= Texte extrait =
Lorsqu’il y a 30 ans, jeune médecin, j’ai été accueilli au Cabinet Médical Olivier Noyer, où exerçaient déjà depuis une dizaine d’années Dominique, Philippe, Anne et Jean-Pierre, j’avais appris la médecine dans une bonne faculté parisienne auprès de « grands professeurs ».

Mais sous l’ombre bienveillante de ces quatre ainés, c’est autre chose que j’ai appris. J’ai appris à soigner, à prendre soin.

Quelle différence, me direz-vous, avec ce qui m’avait été enseigné à la faculté et dans les hôpitaux ? Et bien je prenais tout simplement conscience que soigner est un acte politique.

= Exercice 1 =
Recopiez l'extrait sur le Cabinet Médical Olivier Noyer de « Quelle différence, me » à « un acte politique. », en substituant « engagement moral » à « acte politique ».
= Exercice 2 =
Pour chacune des affirmations suivantes, dites s'il vous plaît si elle concorde avec l'extrait sur le Cabinet Médical Olivier Noyer, et citez les mots qui le prouvent.
(a) L'arrivée au cabinet remonte à 30 ans.
(b) Quatre médecins y exerçaient déjà depuis une vingtaine d'années.
(c) La médecine avait été apprise dans une faculté de province.
= Exercice 3 =
Poursuivez l'extrait sur le Cabinet Médical Olivier Noyer à partir de sa dernière phrase.
Les données qui suivent n'ont aucun lien avec l'extrait sur le Cabinet Médical Olivier Noyer.

[Données enregistrées]
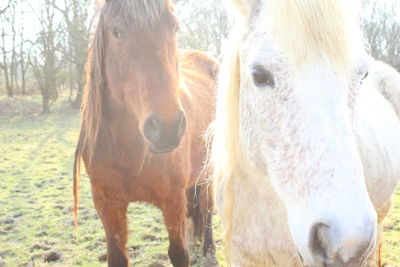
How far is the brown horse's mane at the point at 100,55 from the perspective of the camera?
7.77 ft

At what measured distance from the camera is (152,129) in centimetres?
217

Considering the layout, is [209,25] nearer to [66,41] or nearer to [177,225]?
[66,41]

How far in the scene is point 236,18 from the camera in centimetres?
179

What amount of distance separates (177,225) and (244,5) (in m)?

= Zone de réponse 1 =
Quelle différence, me direz-vous, avec ce qui m’avait été enseigné à la faculté et dans les hôpitaux ? Et bien je prenais tout simplement conscience que soigner est un engagement moral.

= Zone de réponse 2 =
(a) Oui : « Lorsqu’il y a 30 ans, jeune médecin, j’ai été accueilli au Cabinet Médical Olivier Noyer ».
(b) Non : « exerçaient déjà depuis une dizaine d’années ».
(c) Non : « dans une bonne faculté parisienne ».

= Zone de réponse 3 =
Un acte politique en ce sens où nous abandonnions le rapport de pouvoir vertical médecin-malade pour aller vers un rapport plus horizontal soignant-soigné, et je dirais même sujet-sujet. Car il s’agit de cela, ne jamais oublier que celle ou celui qui nous accorde sa confiance, qui plus est dans une situation de vulnérabilité, demeure un sujet pensant et désirant.

A nous ensuite de « bricoler »,  tout en gardant le cap intransigeant d’un principe éthique : le respect de la dignité de ceux que nous soignons..

Pour résumer ce bricolage, Jean-Pierre avait une expression que je garde comme un trésor : « la médecine que nous faisons ce n’est pas du prêt-à-porter, c’est de la haute-couture ». Oui, bien loin des « grilles décisionnelles » dont on nous assomme et qui nous font perdre cette créativité de la clinique où Jean-Pierre excellait.

Le soin donc comme acte politique, nul autre ne l‘incarnait mieux que Jean-Pierre.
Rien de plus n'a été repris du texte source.